Dr. Satyavan Sharma: ACE inhibitor or ARB.
Dr. M.S. Hiremath: Not the diuretic?
Dr. Satyavan Sharma: You can go to diuretic also.
Dr. M.S. Hiremath: It is so easy I mean?
Dr. Satyavan Sharma: Yeah, you can go to diuretic.
Dr. M.S. Hiremath: I thought my second drug would be a chlorthalidone kind of diuretic and then I go to ARB. ARB again would probably be more effective in elderly compared to ACE inhibitors.
Dr. Satyavan Sharma: Actually, I have seen our Indian patients, particularly elderly patients, particularly in Mumbai heat, and I am sure Pune weather is almost the same, the diuretics are not well tolerated by our Indian patients. In a hospital where we have a lot of cross referrals, lot of patients get problems with diuretics.
Dr. Siddharth Shah: Especially when there is dehydration, you will have to very careful with ACE inhibitors and ARBs, because that can create problems.
Dr. B R Bansode: Sometimes I am reading the literature after literature and volumes of literature on hypertension, what has happened today? If you see 4 or 5 decade previously, half reserpine was controlling everything about the hypertension. Today, whether the pathology has gone wrong because of the lifestyle or the disease has gone differently, why we are getting 4-5 drugs to control the hypertension, still today the blood pressure is uncontrolled. Was it the same true 50 years or 60 years back, where we are wrong?

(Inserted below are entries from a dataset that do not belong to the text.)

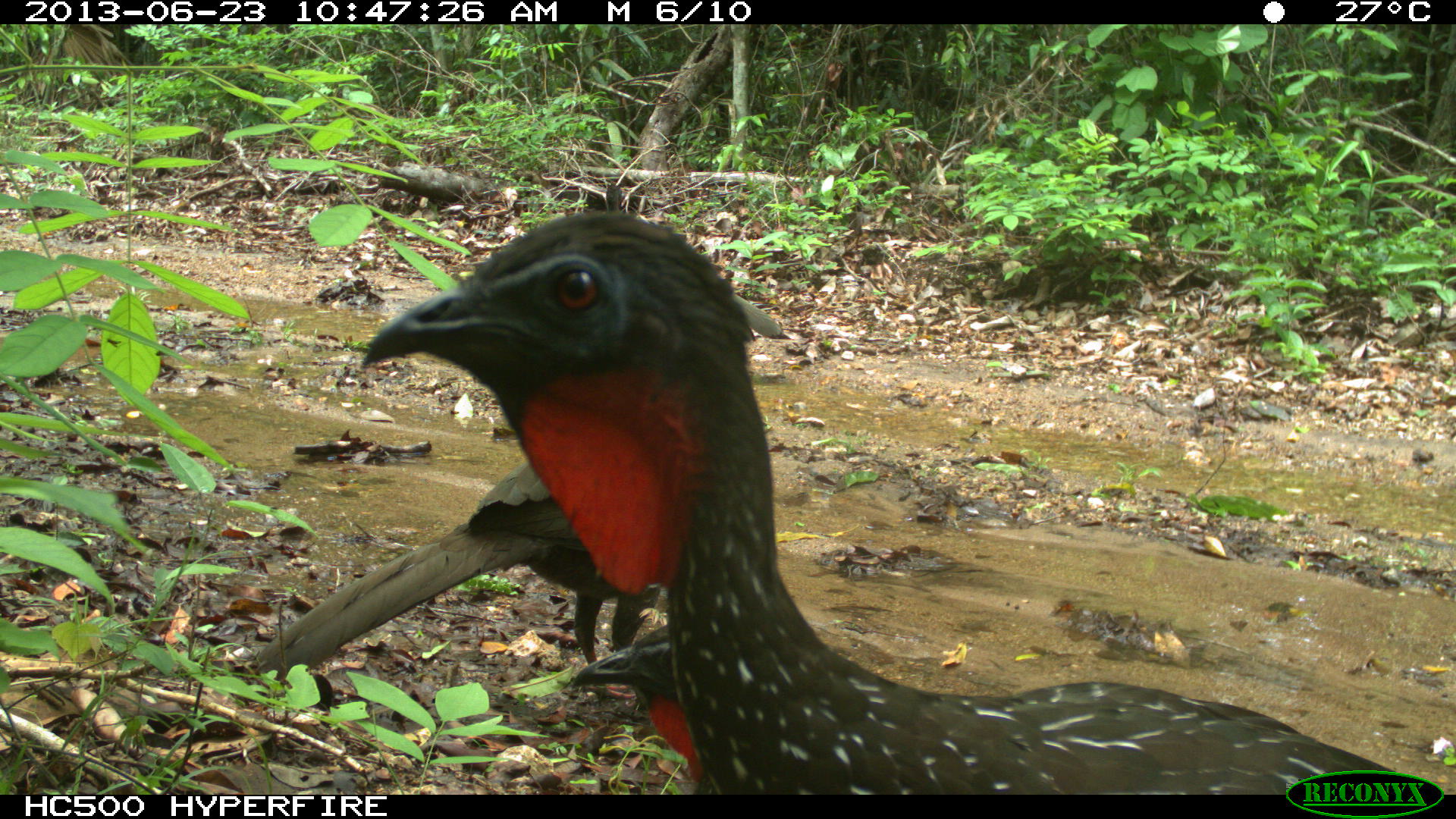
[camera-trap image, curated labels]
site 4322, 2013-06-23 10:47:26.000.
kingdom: Animalia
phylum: Chordata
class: Aves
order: Galliformes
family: Cracidae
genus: Penelope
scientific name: Penelope purpurascens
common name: crested guan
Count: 4.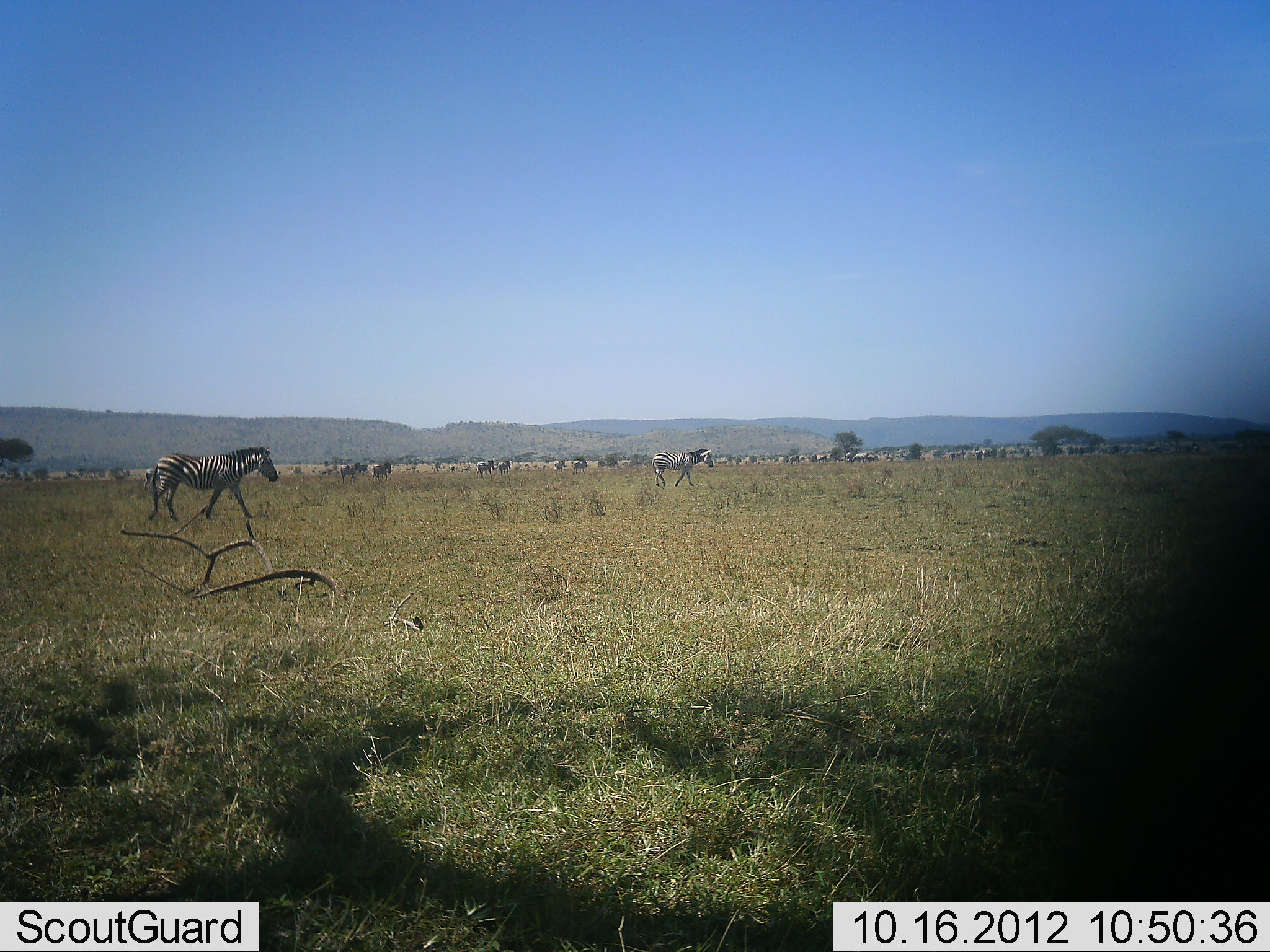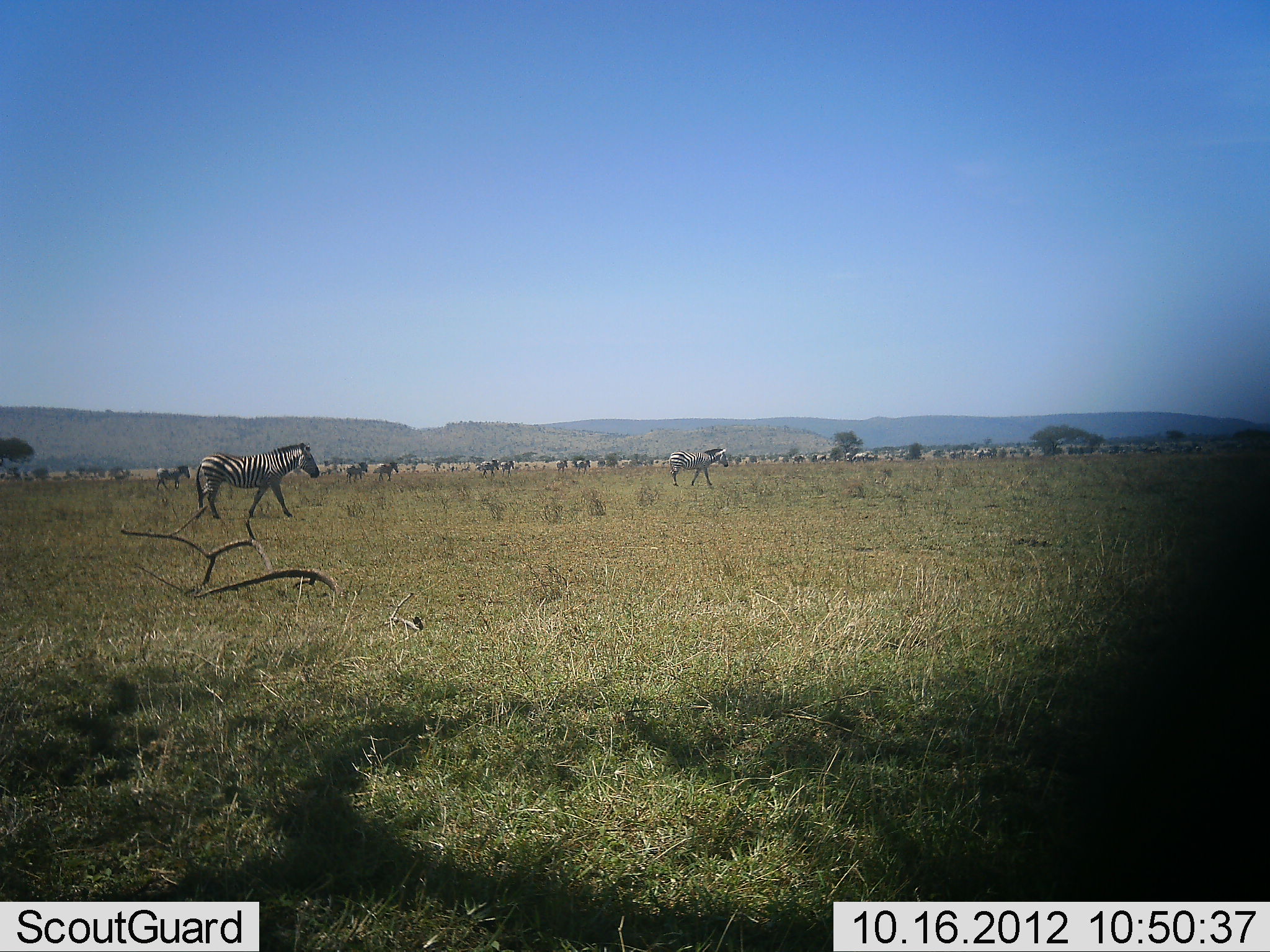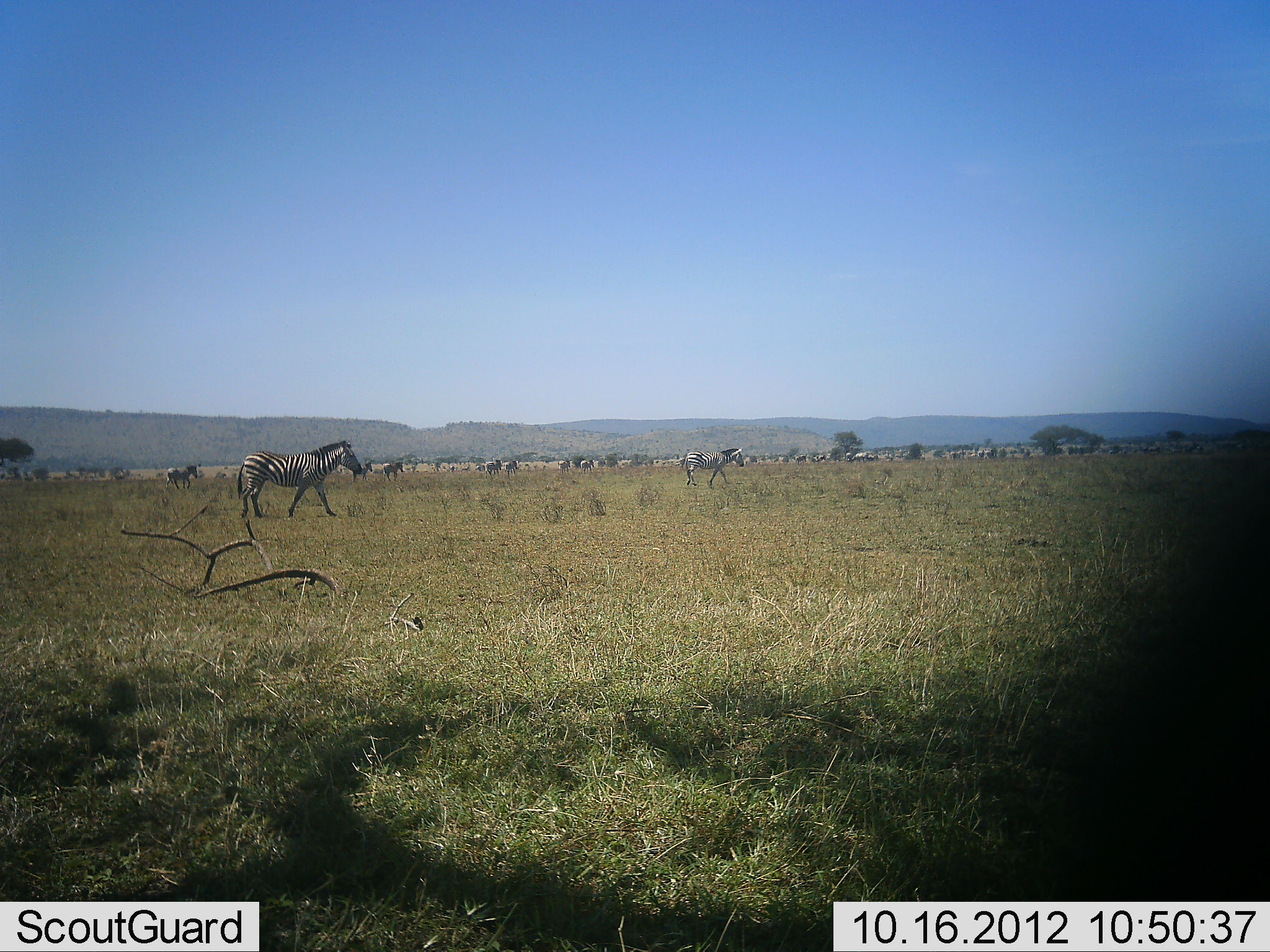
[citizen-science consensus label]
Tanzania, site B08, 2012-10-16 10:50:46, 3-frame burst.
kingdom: Animalia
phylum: Chordata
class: Mammalia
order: Perissodactyla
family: Equidae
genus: Equus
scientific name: Equus quagga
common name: plains zebra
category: zebra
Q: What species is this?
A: Zebra (plains zebra) (Equus quagga).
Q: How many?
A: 11-50.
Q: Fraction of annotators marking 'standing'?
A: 10%.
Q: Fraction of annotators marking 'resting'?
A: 0%.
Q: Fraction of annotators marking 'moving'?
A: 100%.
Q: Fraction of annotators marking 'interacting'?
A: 0%.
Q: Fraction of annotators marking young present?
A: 0%.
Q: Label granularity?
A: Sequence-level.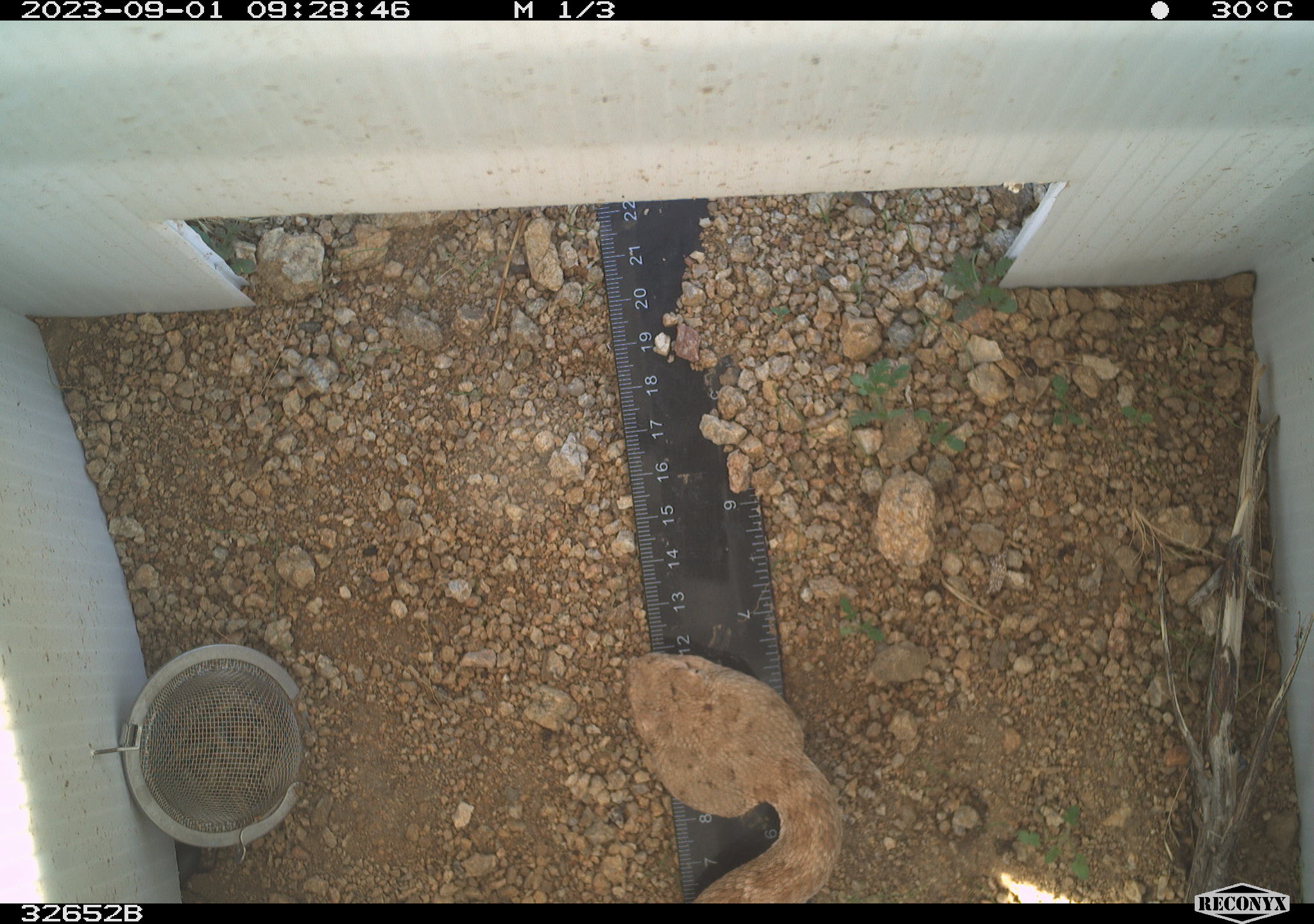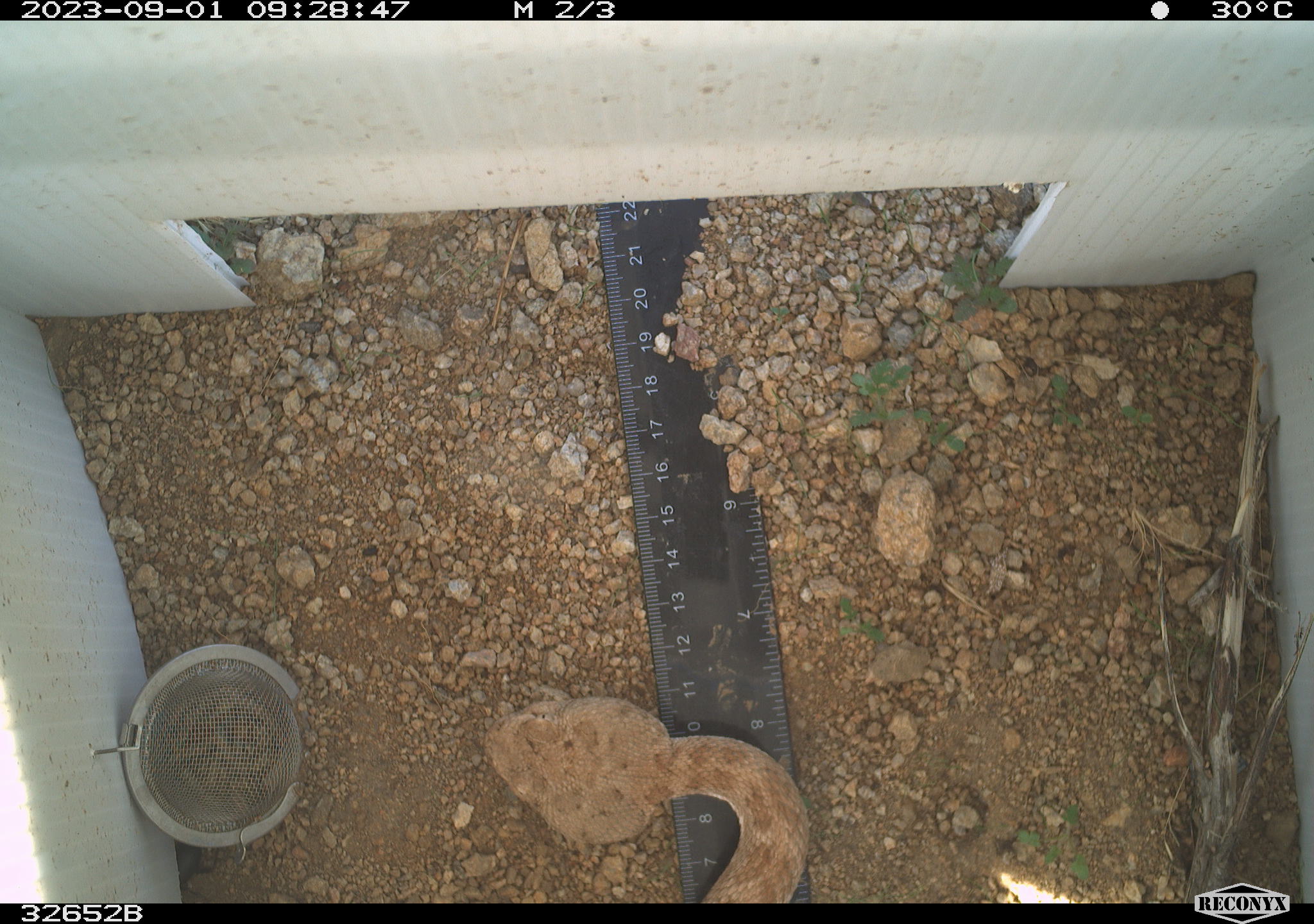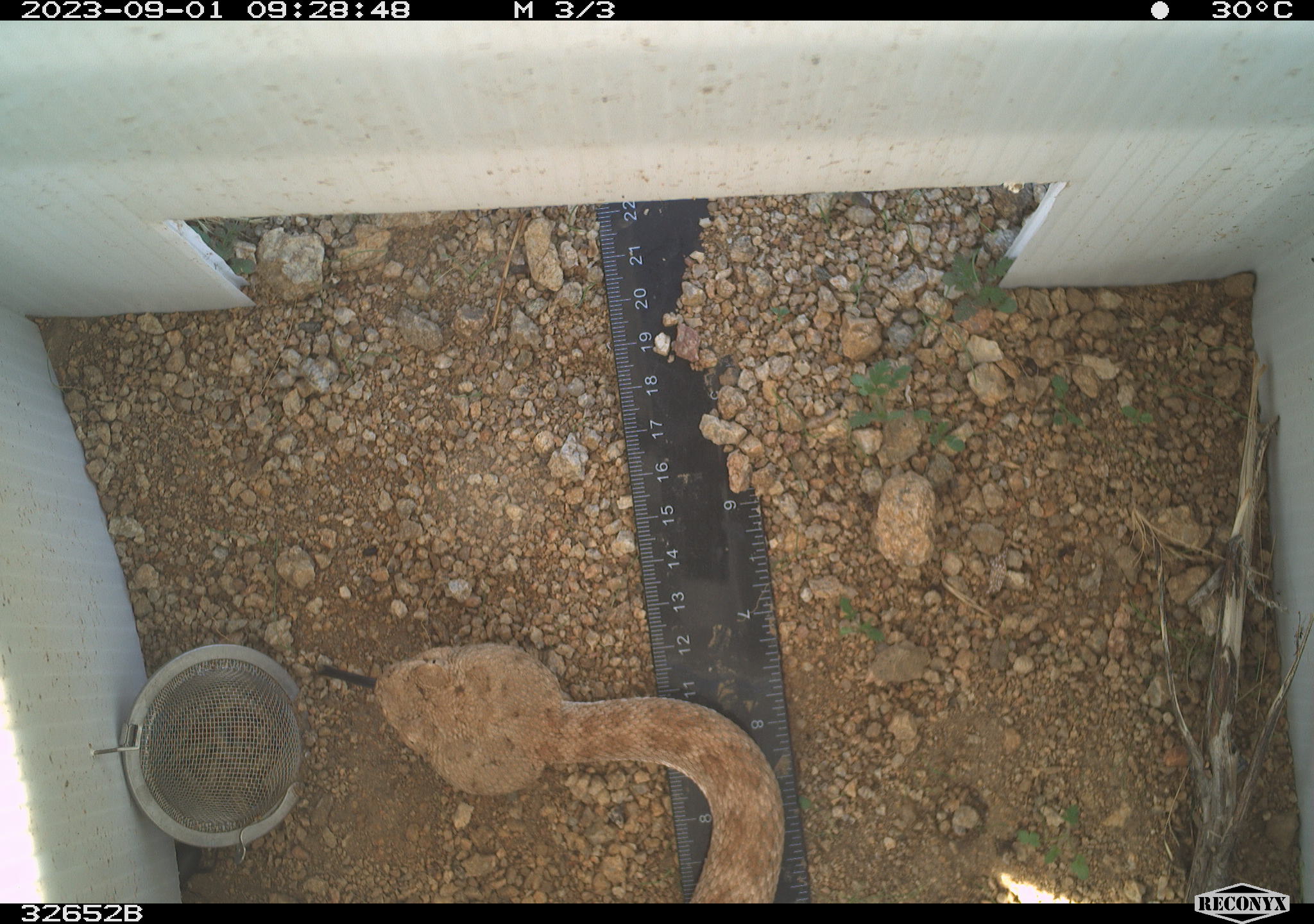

Dr. Satyavan Sharma: Actually, let me answer part of the question. Dr. Bansode, I do not think during those days the blood pressure used to be ever controlled. I was a resident when you know we have used lot of reserpine. I and Ravi used to be batchmates in Jaipur. We have used lot of reserpine and the amount of side effects, which reserpine, blood pressure hardly used to be controlled. The patient used to move with 180, 190 on reserpine and then Adolphine came, so I do not think blood pressure was well controlled those days, may be our aims to control and then we are now not only looking at blood pressure, we are looking at organ protection with that, so our aims have certainly changed that is why we are trying to achieve better control.
Dr. N.R. Rau: Sir, may I add one thing, even the definition of hypertension 160/95 when I was in PG.
Dr. C. Venkata S. Ram: Let us also in all fairness, there are also questions written, so we will manage floor versus written questions. I will just comment on it unless somebody differs. Beta-blockers and central aortic pressure, I think the older beta-blocker CAFÉ trial Dr. Kasliwal shown does not lower the central aortic blood pressure. There is one non-outcome trial with nebivolol showing that it lowers the central aortic pressure. Anybody differs from this.